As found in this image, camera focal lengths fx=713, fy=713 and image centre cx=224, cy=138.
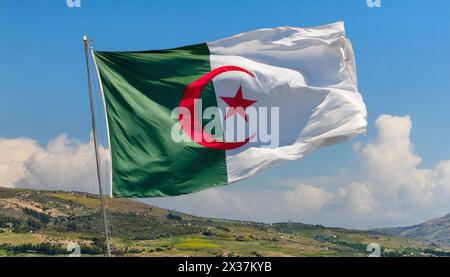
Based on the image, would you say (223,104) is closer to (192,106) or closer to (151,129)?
(192,106)

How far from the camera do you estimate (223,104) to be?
26016 mm

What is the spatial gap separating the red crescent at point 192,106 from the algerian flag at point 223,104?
0.04 meters

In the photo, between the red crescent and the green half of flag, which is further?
the red crescent

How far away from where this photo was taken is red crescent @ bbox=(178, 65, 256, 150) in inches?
984

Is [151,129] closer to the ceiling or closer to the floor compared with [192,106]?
closer to the floor

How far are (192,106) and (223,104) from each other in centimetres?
119

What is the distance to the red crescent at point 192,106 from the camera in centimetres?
2500

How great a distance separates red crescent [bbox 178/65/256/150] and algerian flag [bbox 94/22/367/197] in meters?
0.04

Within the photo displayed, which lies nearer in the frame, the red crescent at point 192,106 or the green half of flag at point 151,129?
the green half of flag at point 151,129

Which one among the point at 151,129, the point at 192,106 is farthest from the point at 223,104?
the point at 151,129

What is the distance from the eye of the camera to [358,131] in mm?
25062

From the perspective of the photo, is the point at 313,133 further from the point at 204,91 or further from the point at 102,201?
the point at 102,201

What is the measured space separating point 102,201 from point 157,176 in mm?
3887
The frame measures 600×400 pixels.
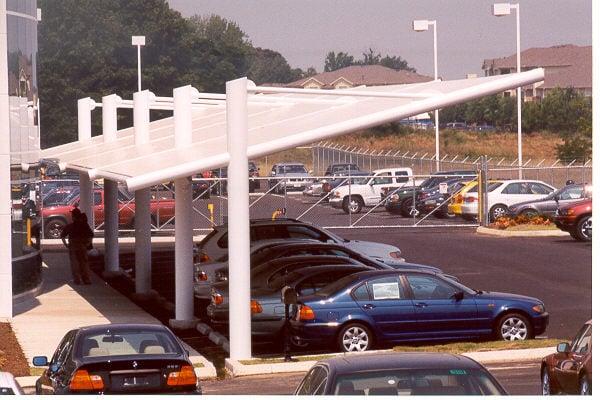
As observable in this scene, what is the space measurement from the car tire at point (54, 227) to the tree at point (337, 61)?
134416mm

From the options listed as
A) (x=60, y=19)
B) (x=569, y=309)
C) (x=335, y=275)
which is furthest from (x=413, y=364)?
(x=60, y=19)

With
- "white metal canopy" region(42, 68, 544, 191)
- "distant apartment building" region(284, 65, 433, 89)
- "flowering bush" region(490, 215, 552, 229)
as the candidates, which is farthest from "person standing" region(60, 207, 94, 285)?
"distant apartment building" region(284, 65, 433, 89)

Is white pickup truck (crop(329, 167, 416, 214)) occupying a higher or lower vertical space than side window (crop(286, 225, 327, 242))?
lower

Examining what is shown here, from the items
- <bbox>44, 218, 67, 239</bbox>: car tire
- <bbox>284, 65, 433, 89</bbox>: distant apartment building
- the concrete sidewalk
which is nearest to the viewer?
the concrete sidewalk

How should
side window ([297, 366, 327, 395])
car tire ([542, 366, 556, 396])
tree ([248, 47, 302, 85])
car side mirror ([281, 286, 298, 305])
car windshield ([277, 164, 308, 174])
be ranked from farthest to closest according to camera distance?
tree ([248, 47, 302, 85]) < car windshield ([277, 164, 308, 174]) < car side mirror ([281, 286, 298, 305]) < car tire ([542, 366, 556, 396]) < side window ([297, 366, 327, 395])

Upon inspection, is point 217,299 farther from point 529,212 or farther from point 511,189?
point 511,189

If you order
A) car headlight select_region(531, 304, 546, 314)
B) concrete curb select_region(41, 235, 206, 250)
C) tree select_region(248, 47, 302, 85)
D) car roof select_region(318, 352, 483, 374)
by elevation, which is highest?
tree select_region(248, 47, 302, 85)

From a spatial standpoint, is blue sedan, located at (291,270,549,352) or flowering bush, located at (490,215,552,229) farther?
flowering bush, located at (490,215,552,229)

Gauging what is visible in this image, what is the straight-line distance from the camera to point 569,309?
1056 inches

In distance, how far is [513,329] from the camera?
21.7m

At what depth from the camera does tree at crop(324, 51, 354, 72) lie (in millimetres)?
181250

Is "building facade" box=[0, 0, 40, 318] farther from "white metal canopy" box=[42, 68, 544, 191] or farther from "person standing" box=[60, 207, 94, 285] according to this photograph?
"person standing" box=[60, 207, 94, 285]

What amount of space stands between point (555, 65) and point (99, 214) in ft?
278

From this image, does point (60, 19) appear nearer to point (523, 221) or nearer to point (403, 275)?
point (523, 221)
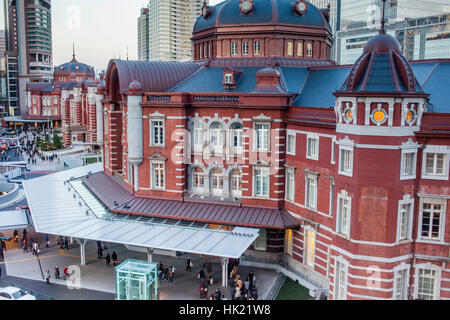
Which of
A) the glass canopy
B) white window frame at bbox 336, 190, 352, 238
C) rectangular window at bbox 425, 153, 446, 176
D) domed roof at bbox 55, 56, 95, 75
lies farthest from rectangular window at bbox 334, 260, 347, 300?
domed roof at bbox 55, 56, 95, 75

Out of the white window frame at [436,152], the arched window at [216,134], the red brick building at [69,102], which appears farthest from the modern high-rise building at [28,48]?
the white window frame at [436,152]

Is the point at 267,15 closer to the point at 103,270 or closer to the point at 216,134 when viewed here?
the point at 216,134

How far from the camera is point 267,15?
40.2 meters

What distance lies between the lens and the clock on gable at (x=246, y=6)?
1575 inches

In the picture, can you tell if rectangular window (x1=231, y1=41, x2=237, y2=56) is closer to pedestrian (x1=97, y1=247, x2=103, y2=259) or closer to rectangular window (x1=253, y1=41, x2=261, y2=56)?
rectangular window (x1=253, y1=41, x2=261, y2=56)

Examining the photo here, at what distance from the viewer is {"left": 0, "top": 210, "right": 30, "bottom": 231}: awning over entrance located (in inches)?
1508

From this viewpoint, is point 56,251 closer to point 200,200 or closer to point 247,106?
point 200,200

### What you are asked to do:
Copy the lines of the material exactly, starting at the line that contains "How far from the camera is point 267,15?" and ending at the last line of the material.

### Task answer:
How far from the camera is point 267,15?
40.2 meters

What distance lies between the lens and the clock on gable at (x=246, y=6)?
1575 inches

In the picture, can you tell if rectangular window (x1=231, y1=41, x2=237, y2=56) is closer to pedestrian (x1=97, y1=247, x2=103, y2=259) or closer to rectangular window (x1=253, y1=41, x2=261, y2=56)?
rectangular window (x1=253, y1=41, x2=261, y2=56)

Examining the photo here, at what distance from the viewer is {"left": 0, "top": 210, "right": 30, "bottom": 231}: awning over entrance located (in inches)?
1508

From this viewpoint, is point 56,251 closer to point 200,200 or closer to point 247,106?
point 200,200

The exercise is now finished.